Dentistry and Art: A Tooth Puller by Jan Steen

Jan Steen (b. 1626 d. 1679) was a Dutch painter known for painting daily life in the Netherlands in the 17th century. Just like today, people developed teeth problems (albeit more frequently back then), and thus dentistry was a part of everyday existence. Back then, there were no HIPAA laws nor sterilization protocols, so dentistry was frequently performed in public for all to see:

A Tooth Puller painting by Jan Steen showing a dentist

A Tooth Puller by Jan Steen, painted in 1651. Clicking on the photo will show a larger version.

The above work can be found in the Mauritshuis in The Hague, Netherlands.

You see the usual onlookers featured in nearly all paintings of this era. By the looks of it, this “dentist” appears to be a travelling one, going from village to village pulling teeth.

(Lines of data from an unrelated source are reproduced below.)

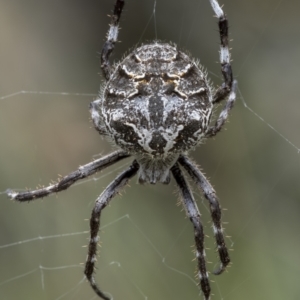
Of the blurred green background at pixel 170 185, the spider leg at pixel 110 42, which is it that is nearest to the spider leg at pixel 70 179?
the spider leg at pixel 110 42

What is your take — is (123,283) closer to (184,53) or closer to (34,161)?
(34,161)

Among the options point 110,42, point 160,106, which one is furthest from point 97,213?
point 110,42

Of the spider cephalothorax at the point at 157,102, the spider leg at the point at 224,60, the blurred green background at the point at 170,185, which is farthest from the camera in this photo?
the blurred green background at the point at 170,185

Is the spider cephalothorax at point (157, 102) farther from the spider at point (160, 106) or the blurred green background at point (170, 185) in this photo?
the blurred green background at point (170, 185)

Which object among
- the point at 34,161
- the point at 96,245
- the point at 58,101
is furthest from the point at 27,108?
the point at 96,245

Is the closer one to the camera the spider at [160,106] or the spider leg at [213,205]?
the spider at [160,106]

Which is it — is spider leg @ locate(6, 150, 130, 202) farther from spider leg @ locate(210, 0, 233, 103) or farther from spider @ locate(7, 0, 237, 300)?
spider leg @ locate(210, 0, 233, 103)

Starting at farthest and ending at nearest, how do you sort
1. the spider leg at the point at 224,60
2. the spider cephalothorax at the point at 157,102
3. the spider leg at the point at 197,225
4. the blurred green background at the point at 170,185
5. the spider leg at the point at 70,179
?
the blurred green background at the point at 170,185
the spider leg at the point at 70,179
the spider leg at the point at 197,225
the spider leg at the point at 224,60
the spider cephalothorax at the point at 157,102
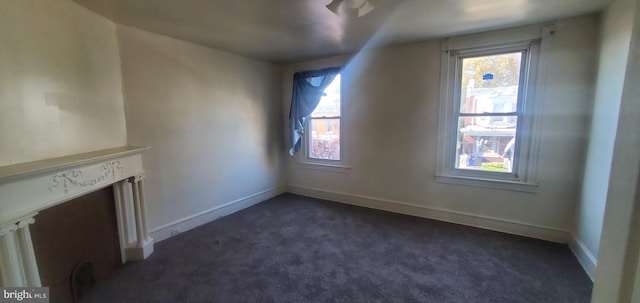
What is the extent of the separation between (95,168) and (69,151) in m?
0.25

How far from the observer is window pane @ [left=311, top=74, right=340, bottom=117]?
394 cm

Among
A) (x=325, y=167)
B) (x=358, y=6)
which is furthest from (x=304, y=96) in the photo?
(x=358, y=6)

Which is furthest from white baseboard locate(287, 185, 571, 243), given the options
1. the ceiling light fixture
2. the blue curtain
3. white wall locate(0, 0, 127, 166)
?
white wall locate(0, 0, 127, 166)

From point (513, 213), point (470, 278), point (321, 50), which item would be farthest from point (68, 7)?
point (513, 213)

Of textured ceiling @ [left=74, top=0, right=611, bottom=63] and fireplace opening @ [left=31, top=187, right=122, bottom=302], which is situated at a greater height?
textured ceiling @ [left=74, top=0, right=611, bottom=63]

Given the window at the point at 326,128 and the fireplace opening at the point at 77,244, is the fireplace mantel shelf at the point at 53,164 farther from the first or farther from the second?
the window at the point at 326,128

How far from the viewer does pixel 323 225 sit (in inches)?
127

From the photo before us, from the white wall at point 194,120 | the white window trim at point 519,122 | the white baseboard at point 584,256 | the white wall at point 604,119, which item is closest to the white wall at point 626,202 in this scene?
the white wall at point 604,119

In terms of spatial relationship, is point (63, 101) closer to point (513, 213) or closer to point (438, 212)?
point (438, 212)

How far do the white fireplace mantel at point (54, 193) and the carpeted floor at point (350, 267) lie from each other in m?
0.45

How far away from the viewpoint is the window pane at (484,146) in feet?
9.47

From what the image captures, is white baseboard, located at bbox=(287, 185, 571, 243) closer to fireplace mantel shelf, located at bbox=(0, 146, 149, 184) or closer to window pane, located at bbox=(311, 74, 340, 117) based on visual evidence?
window pane, located at bbox=(311, 74, 340, 117)

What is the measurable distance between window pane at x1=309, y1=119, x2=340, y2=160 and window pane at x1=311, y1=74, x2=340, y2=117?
11 cm

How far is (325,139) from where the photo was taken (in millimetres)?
4207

Nearly all dental paintings of that era show one thing: tooth extractions. Back then, there was no such thing as porcelain veneers, smile makeovers, or teeth whitening. Cocaine, the first local anesthetic (and what inspired novocaine), was still 200 years away from being used in dental procedures. If you had a problem back then, that meant only one thing: that tooth was going to come out and it was going to hurt!

Aren’t we all glad that dentistry has changed in the past 350 years or so?

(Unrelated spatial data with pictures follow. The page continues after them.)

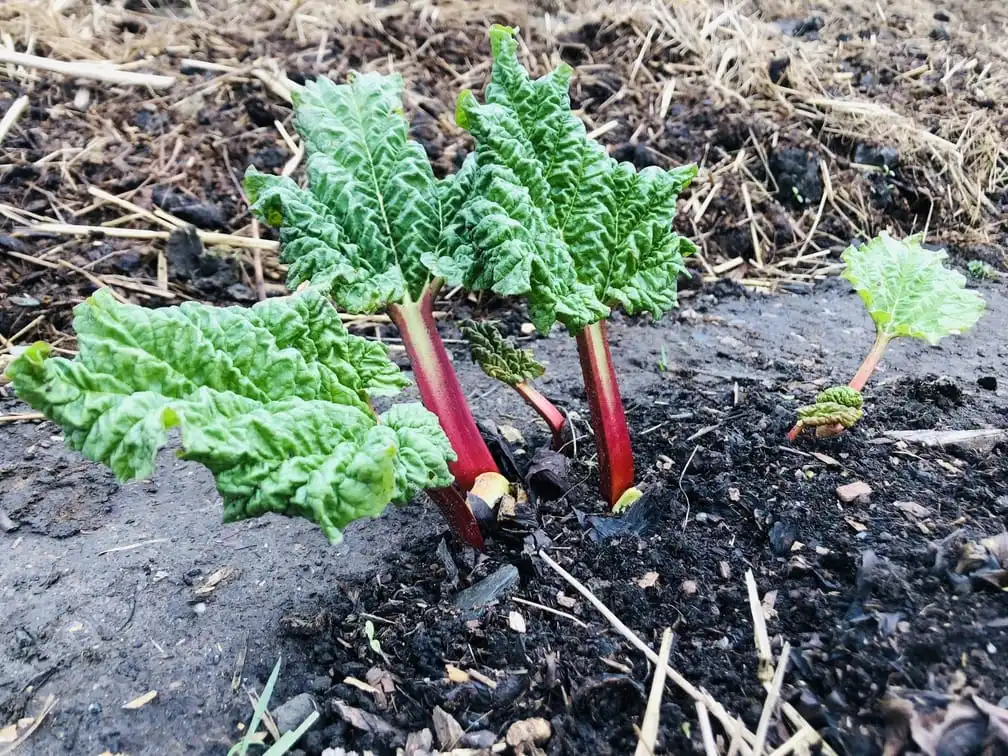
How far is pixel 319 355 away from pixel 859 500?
120 centimetres

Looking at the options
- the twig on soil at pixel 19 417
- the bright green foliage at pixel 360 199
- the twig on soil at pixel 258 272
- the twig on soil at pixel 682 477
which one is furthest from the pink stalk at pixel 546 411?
the twig on soil at pixel 19 417

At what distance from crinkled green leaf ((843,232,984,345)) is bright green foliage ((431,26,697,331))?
2.06ft

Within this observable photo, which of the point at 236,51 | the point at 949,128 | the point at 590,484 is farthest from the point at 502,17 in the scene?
the point at 590,484

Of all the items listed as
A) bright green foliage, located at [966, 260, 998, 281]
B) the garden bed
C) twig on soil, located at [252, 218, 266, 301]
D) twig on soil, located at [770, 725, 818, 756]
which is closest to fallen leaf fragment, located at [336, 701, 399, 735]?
the garden bed

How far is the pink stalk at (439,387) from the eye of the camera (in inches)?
66.9

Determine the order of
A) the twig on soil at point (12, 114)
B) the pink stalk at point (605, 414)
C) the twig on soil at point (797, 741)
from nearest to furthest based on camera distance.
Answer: the twig on soil at point (797, 741)
the pink stalk at point (605, 414)
the twig on soil at point (12, 114)

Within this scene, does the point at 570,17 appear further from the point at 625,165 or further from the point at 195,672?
the point at 195,672

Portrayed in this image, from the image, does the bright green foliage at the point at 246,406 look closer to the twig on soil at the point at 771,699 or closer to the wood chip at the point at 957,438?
the twig on soil at the point at 771,699

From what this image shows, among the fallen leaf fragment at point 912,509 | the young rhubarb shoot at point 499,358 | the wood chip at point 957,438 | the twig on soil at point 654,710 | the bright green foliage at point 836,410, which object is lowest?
the wood chip at point 957,438

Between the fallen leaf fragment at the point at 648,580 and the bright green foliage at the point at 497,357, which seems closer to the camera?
the fallen leaf fragment at the point at 648,580

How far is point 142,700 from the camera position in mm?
A: 1450

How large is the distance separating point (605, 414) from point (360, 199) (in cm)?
74

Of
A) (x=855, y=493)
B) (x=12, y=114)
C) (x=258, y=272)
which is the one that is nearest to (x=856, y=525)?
(x=855, y=493)

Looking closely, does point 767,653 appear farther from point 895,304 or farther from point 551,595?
point 895,304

  1. Hi, I know this is a long shot, as this link was from 2015 but….
    I attended a Dentist today to have a planned extraction of a molar with sedation. Unfortunately after a number of tries it had to be stopped as my veins were collapsing. They used the finest needle they had but no joy. I tried the nitrous oxide, but it did nothing and my anxiety was raised after all the attempts to put the iv in. They were all extremely nice, not their fault at all. They’ve now ordered in a paediatric needle hoping this will go in and keep the veins up. My query is, if it doesn’t work, what other choices do I have? I just couldn’t do it without sedation. I also have CRPS which intensifies the pain. I’m in the UK.
    Hoping this is picked up and I can get an answer. Thanks.

    • Dee,
      Some individuals are simply difficult to get IV access. I suspect the second time around it will work. Sometimes a different day, a different size catheter, and a different nurse can make all the difference.